# Let $\mathbf{R}^{*}$ be rank vector of a random sample and $V=R_{1}^{*}-R_{N}^{*}$. Then $\mathsf{P}(V=k)= \frac{N-|k|}{N(N-1)}$

Let $Z_{1},\ldots, Z_{N}$ be i.i.d. continuous random variables with rank vector $\mathbf{R}^{*}=(R^{*}_{1},\ldots,R_{N}^{*})$, where $R_{i}^{*}$ denotes the rank of $Z_{i}$ among $Z_{1},\ldots, Z_{N}$, that is, if $Z_{(1)}\leq \cdots \leq Z_{N}$ are the orders statistics of $Z_{1},\ldots, Z_{N}$, then $Z_{(R_{i}^{*})}=Z_{i}$.

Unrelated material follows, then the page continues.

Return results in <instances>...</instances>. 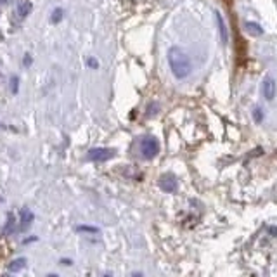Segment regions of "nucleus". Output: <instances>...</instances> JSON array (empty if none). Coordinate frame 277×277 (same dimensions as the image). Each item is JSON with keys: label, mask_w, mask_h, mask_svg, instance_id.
<instances>
[{"label": "nucleus", "mask_w": 277, "mask_h": 277, "mask_svg": "<svg viewBox=\"0 0 277 277\" xmlns=\"http://www.w3.org/2000/svg\"><path fill=\"white\" fill-rule=\"evenodd\" d=\"M168 64H170V69L173 73L175 78H179V80H184L187 76L191 75V59L182 49L179 47H171L168 50Z\"/></svg>", "instance_id": "nucleus-1"}, {"label": "nucleus", "mask_w": 277, "mask_h": 277, "mask_svg": "<svg viewBox=\"0 0 277 277\" xmlns=\"http://www.w3.org/2000/svg\"><path fill=\"white\" fill-rule=\"evenodd\" d=\"M141 152L146 160H152L160 152V142L152 135H144L141 139Z\"/></svg>", "instance_id": "nucleus-2"}, {"label": "nucleus", "mask_w": 277, "mask_h": 277, "mask_svg": "<svg viewBox=\"0 0 277 277\" xmlns=\"http://www.w3.org/2000/svg\"><path fill=\"white\" fill-rule=\"evenodd\" d=\"M113 156H114L113 149H109V148H94V149H90V151L87 152V160L101 163V161L111 160Z\"/></svg>", "instance_id": "nucleus-3"}, {"label": "nucleus", "mask_w": 277, "mask_h": 277, "mask_svg": "<svg viewBox=\"0 0 277 277\" xmlns=\"http://www.w3.org/2000/svg\"><path fill=\"white\" fill-rule=\"evenodd\" d=\"M31 9H33V4H31L30 0H21V2H18V5H16V9H14L16 21H23L24 18H28Z\"/></svg>", "instance_id": "nucleus-4"}, {"label": "nucleus", "mask_w": 277, "mask_h": 277, "mask_svg": "<svg viewBox=\"0 0 277 277\" xmlns=\"http://www.w3.org/2000/svg\"><path fill=\"white\" fill-rule=\"evenodd\" d=\"M160 187L165 192H175L177 191V179H175V175L165 173L160 179Z\"/></svg>", "instance_id": "nucleus-5"}, {"label": "nucleus", "mask_w": 277, "mask_h": 277, "mask_svg": "<svg viewBox=\"0 0 277 277\" xmlns=\"http://www.w3.org/2000/svg\"><path fill=\"white\" fill-rule=\"evenodd\" d=\"M262 92H263V97L267 101H272L276 97V92H277V87H276V82L274 78H265L262 84Z\"/></svg>", "instance_id": "nucleus-6"}, {"label": "nucleus", "mask_w": 277, "mask_h": 277, "mask_svg": "<svg viewBox=\"0 0 277 277\" xmlns=\"http://www.w3.org/2000/svg\"><path fill=\"white\" fill-rule=\"evenodd\" d=\"M31 222H33V213L28 208H23L21 210V231H26L31 225Z\"/></svg>", "instance_id": "nucleus-7"}, {"label": "nucleus", "mask_w": 277, "mask_h": 277, "mask_svg": "<svg viewBox=\"0 0 277 277\" xmlns=\"http://www.w3.org/2000/svg\"><path fill=\"white\" fill-rule=\"evenodd\" d=\"M216 21H218V30H220V35H222V40L224 42H227V38H229V33H227V28H225V23H224V19H222V16L216 12Z\"/></svg>", "instance_id": "nucleus-8"}, {"label": "nucleus", "mask_w": 277, "mask_h": 277, "mask_svg": "<svg viewBox=\"0 0 277 277\" xmlns=\"http://www.w3.org/2000/svg\"><path fill=\"white\" fill-rule=\"evenodd\" d=\"M24 265H26V260H24V258H16L14 262L9 265V270H11V272H18V270L24 269Z\"/></svg>", "instance_id": "nucleus-9"}, {"label": "nucleus", "mask_w": 277, "mask_h": 277, "mask_svg": "<svg viewBox=\"0 0 277 277\" xmlns=\"http://www.w3.org/2000/svg\"><path fill=\"white\" fill-rule=\"evenodd\" d=\"M246 30L250 31V33H253L255 37H260V35H263V28L258 26L256 23H246Z\"/></svg>", "instance_id": "nucleus-10"}, {"label": "nucleus", "mask_w": 277, "mask_h": 277, "mask_svg": "<svg viewBox=\"0 0 277 277\" xmlns=\"http://www.w3.org/2000/svg\"><path fill=\"white\" fill-rule=\"evenodd\" d=\"M64 18V11L63 9H54V12H52V16H50V21H52L54 24H57V23H61V19Z\"/></svg>", "instance_id": "nucleus-11"}, {"label": "nucleus", "mask_w": 277, "mask_h": 277, "mask_svg": "<svg viewBox=\"0 0 277 277\" xmlns=\"http://www.w3.org/2000/svg\"><path fill=\"white\" fill-rule=\"evenodd\" d=\"M78 231H80V232H90V234H97L99 229L97 227H88V225H80V227H78Z\"/></svg>", "instance_id": "nucleus-12"}, {"label": "nucleus", "mask_w": 277, "mask_h": 277, "mask_svg": "<svg viewBox=\"0 0 277 277\" xmlns=\"http://www.w3.org/2000/svg\"><path fill=\"white\" fill-rule=\"evenodd\" d=\"M12 232V231H14V215H12V213H11V215H9V220H7V225H5V232Z\"/></svg>", "instance_id": "nucleus-13"}, {"label": "nucleus", "mask_w": 277, "mask_h": 277, "mask_svg": "<svg viewBox=\"0 0 277 277\" xmlns=\"http://www.w3.org/2000/svg\"><path fill=\"white\" fill-rule=\"evenodd\" d=\"M255 120H256V122H262L263 120V114H262V111L258 109V107H256V109H255Z\"/></svg>", "instance_id": "nucleus-14"}, {"label": "nucleus", "mask_w": 277, "mask_h": 277, "mask_svg": "<svg viewBox=\"0 0 277 277\" xmlns=\"http://www.w3.org/2000/svg\"><path fill=\"white\" fill-rule=\"evenodd\" d=\"M12 92H14V94L18 92V78H16V76L12 78Z\"/></svg>", "instance_id": "nucleus-15"}, {"label": "nucleus", "mask_w": 277, "mask_h": 277, "mask_svg": "<svg viewBox=\"0 0 277 277\" xmlns=\"http://www.w3.org/2000/svg\"><path fill=\"white\" fill-rule=\"evenodd\" d=\"M88 66H90V68H97V59H88Z\"/></svg>", "instance_id": "nucleus-16"}, {"label": "nucleus", "mask_w": 277, "mask_h": 277, "mask_svg": "<svg viewBox=\"0 0 277 277\" xmlns=\"http://www.w3.org/2000/svg\"><path fill=\"white\" fill-rule=\"evenodd\" d=\"M5 2H9V0H0V4H5Z\"/></svg>", "instance_id": "nucleus-17"}]
</instances>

Assume $N\geq 2$. Consider $V=R_{1}^{*}-R_{N}^{*}$. Show that $$\mathsf{P}(V=k)=\left\{\begin{array}{ll} \frac{N-|k|}{N(N-1)} & \mbox{if }|k|=1,\ldots,N-1 \\ 0 & \mbox{elsewhere} \end{array}\right.$$

Well if all the $(Z_{i})_{1 \leq i \leq N}$ are i.i.d. then the $(R_{i}^{*})_{1 \leq i \leq N}$ are identitcally uniformly distributed over $\{1,.., N\}$. Now since, $P(R_{N}^{*} = i | R_{1}^{*} = j) = \frac{1}{(N-1)}$ if $i \neq j$ and $0$ otherwise, what you are looking for is the following sum if $N > k > 0$:

$P(V = k) = \sum_{i=1}^{N-K} P(R_{1}^{*} = K + i)*P(R_{N}^{*} = i | R_{1}^{*} = K + i) = \frac{N - k}{N(N-1)}$

Obviously $P(V = k) = P(V = -k)$